Dear Editor,
Last Saturday a contingent of GoG and Private Sector officials flew to New York to conduct a Job Fair/Job Recruitment event. Should a parliamentary committee hold hearings to examine whether expenditures for this event measured against the results are worth it? In other words, is this really a junket for gov’t officials? Political and Social Activist Leyland Roopnarine said the exercise was a waste of time and a failed experiment. Dr. Tara Singh, who does PR duties for the gov’t, has justified the event. Dr. Singh had also previously sanctioned the Goal Scholarship program. (See their letters in SN letters column – July 30th and 31st).
Dr. Singh said 300 applicants applied for jobs by way of formally submitting resumes etc., Leyland on the other hand said there were no more than 50 people at the event. Leyland said the event was dominated by long speeches on Guyana’s infrastructural projects and development goals, little or no specificity of job vacancies, job descriptions; only generalities like “Guyana needs welders, plumbers, electricians, brick layers as well as doctors”.
Recruiting welders, plumbers, electricians, brick layers in New York? In the 1960’s and 1970’s, the vast majority of students attended academic High Schools, barely 5% were enrolled at Gov’t Technical Institutes whose curriculum were centered on technical and trade courses – electricians, mechanics, surveying etc. So, there was a bias in favour of academic learning as opposed to trade courses. If this bias has not yet been corrected, then the government should focus on fixing that problem. More than 65% of student intake at University of Guyana and Gov’t Technical Institutes should be enrolled in science, trade and technology courses, less than 35% in Liberal Arts.

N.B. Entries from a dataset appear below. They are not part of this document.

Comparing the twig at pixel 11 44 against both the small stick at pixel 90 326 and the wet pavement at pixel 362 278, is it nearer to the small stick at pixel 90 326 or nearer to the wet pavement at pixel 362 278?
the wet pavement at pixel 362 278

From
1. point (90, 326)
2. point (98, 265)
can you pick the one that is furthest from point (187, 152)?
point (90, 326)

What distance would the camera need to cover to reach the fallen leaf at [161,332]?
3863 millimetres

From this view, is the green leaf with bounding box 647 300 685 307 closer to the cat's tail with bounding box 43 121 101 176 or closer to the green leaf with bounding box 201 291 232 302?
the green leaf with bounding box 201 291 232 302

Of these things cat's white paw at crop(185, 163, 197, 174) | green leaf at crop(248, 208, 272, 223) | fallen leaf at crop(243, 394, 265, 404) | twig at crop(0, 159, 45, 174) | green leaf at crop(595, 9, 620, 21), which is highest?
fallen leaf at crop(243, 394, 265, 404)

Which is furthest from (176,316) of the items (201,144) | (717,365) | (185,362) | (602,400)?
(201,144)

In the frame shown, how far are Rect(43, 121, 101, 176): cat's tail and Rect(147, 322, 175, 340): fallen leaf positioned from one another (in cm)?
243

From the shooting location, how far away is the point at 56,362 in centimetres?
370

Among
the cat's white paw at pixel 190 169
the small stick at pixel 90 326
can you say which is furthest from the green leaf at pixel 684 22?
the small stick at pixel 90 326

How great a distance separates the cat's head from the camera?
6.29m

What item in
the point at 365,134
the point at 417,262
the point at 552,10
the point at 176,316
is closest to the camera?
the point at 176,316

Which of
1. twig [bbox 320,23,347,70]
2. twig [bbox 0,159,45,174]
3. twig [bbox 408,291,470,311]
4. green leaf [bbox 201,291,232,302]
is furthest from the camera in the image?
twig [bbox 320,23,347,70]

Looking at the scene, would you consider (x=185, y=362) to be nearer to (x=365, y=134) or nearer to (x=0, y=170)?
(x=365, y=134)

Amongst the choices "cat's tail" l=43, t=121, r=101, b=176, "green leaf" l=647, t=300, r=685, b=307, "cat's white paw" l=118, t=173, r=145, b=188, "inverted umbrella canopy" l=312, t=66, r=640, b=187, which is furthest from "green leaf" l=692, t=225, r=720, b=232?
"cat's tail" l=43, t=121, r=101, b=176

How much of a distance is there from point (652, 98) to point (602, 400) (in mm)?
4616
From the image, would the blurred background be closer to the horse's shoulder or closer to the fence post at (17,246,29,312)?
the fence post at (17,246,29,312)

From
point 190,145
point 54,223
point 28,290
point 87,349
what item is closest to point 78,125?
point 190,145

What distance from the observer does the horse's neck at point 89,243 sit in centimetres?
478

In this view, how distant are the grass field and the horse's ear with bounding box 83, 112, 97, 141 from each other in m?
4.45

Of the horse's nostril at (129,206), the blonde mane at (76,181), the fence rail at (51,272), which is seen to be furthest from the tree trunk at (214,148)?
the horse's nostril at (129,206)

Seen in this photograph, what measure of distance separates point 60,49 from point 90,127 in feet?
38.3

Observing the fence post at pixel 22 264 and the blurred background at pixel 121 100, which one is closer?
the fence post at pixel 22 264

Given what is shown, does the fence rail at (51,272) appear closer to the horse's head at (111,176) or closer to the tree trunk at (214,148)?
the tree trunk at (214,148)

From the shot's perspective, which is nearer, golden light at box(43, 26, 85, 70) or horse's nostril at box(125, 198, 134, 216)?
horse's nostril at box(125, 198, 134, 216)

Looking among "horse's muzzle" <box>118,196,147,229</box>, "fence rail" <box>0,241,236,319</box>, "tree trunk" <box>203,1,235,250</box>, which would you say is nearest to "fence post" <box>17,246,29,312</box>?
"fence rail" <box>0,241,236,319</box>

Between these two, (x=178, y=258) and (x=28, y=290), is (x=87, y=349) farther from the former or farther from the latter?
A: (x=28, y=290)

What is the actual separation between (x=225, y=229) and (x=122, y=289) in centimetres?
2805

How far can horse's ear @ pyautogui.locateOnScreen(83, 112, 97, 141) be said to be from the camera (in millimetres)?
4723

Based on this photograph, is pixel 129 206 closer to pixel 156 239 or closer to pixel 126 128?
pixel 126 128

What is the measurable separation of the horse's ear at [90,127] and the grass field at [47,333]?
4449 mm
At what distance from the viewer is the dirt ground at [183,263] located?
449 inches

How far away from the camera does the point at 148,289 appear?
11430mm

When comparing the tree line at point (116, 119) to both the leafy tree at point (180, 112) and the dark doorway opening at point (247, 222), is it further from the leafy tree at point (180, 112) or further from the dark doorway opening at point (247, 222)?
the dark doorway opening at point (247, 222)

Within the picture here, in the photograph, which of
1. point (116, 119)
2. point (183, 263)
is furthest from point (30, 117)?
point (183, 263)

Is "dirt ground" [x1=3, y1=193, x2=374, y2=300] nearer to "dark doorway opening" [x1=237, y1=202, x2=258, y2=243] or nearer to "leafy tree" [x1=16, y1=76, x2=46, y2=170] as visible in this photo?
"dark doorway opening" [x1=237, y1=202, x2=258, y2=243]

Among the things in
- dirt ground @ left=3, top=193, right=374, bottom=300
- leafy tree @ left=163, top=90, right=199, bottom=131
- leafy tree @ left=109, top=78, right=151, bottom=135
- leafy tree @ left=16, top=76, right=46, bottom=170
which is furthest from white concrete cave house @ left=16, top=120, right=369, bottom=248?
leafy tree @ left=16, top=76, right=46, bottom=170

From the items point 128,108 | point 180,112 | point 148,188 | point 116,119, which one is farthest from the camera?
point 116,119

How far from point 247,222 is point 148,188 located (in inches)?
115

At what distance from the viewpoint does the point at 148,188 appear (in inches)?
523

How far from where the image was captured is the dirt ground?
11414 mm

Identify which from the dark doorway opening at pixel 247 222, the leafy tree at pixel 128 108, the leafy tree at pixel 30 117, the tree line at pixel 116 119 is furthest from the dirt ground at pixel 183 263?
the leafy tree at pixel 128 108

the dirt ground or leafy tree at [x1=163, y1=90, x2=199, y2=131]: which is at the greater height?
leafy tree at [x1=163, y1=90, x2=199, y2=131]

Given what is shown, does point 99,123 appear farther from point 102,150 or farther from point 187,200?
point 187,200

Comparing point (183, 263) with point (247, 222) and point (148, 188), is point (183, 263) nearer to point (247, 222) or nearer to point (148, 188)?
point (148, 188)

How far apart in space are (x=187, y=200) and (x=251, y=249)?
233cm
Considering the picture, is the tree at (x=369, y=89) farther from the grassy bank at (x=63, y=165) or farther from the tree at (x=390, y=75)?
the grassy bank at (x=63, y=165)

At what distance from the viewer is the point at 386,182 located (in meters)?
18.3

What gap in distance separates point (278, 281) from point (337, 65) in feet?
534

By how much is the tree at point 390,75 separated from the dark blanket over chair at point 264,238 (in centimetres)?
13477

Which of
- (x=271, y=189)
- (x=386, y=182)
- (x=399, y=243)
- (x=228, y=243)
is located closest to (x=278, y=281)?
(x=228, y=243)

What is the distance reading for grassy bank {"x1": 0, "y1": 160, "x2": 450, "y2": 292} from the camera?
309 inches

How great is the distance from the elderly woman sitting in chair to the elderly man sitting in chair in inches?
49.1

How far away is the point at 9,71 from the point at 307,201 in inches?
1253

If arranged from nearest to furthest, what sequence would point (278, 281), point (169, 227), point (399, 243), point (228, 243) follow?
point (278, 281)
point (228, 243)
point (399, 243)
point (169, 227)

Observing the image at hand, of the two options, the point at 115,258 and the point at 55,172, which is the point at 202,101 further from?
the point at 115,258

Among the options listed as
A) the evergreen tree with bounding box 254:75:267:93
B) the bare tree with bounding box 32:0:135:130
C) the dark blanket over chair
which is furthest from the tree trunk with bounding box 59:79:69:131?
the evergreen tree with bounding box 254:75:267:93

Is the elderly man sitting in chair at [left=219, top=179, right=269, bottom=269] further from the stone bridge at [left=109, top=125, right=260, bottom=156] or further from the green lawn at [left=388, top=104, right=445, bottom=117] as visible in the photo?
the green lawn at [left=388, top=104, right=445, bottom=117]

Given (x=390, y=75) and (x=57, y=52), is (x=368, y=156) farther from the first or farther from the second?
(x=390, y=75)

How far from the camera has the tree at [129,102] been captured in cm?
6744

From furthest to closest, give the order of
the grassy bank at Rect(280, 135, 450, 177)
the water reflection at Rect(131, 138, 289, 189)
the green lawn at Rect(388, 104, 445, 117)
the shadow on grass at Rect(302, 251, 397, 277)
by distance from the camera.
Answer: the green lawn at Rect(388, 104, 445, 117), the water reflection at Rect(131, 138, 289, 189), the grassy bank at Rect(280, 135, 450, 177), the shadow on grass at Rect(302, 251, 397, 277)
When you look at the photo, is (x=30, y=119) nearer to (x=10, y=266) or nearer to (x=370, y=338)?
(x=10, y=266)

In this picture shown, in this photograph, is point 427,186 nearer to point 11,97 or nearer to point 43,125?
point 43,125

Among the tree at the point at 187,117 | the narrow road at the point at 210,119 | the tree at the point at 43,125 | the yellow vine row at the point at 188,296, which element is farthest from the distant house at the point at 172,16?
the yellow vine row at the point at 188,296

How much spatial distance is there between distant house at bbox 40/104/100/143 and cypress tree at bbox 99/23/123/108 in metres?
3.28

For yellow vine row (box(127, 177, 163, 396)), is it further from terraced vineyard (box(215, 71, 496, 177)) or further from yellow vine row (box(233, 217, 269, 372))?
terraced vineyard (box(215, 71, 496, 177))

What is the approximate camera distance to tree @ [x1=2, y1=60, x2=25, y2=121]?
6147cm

I imagine today GTI would have expanded with campuses in all towns and regions of the country, and their curricula would now include courses in petroleum engineering, solar panel technology and other courses in demand for an economy on the take-off stage. (In Singapore, business leaders and the government collaborate to design curricula). In NYC, 25% of all High Schools have been redesigned to be both academic as well as Vocational and Technical. Courses include electricity, plumbing, solar panel technicians, aircraft mechanics, computer hardware and software etc. If Guyana’s High School curriculum has not yet been restructured to keep up with the demands of an economy on the take-off stage, it needs to hurry up. The same must be said for GTI.
Why New York . . .to recruit plumbers, bricklayers, technicians? Per capita income here is $75,000. What is the meaning of this statistic? New York is a high-priced labour market. Try recruiting unskilled (farm labour); semi-skilled (technicians, handyman); skilled (engineers) in India, Thailand – places where there is an abundance of labour at a fraction of the cost in New York?
There is an important lesson to learn from Israel. When the war broke out last October 7th, the world learned there were thousands of farm labourers from Thailand working, growing food crops in Israel earning good pay. What is the lesson for Guyana’s economic planners? Israel is a high-priced labour market (per capita income $53,000) – all their working age citizens are employed in high tech companies; no one to do farm work, so they recruit them cheaply from Thailand and some countries in Africa.
Time to wrap this story up, before it exceeds the 750-word limit. The take home lesson: (1) Train welders, plumbers, solar panels technicians, bricklayers at your Vocational High Schools and Technical Institutes; (2) If you need to recruit from overseas, go to low-income countries like India, Thailand. The last place you want to go is New York.
I think Leyland got it right. This whole concept of a Job Fair/Job recruitment in New York was a bad idea. I think it was conceived as a junket for govt officials. As for Dr. Tara Singh, well, he will always be known for what he does best, a spin doctor for the government. He should be reassigned to set up Vocational & Technical HS and/or redesign GTI in Guyana.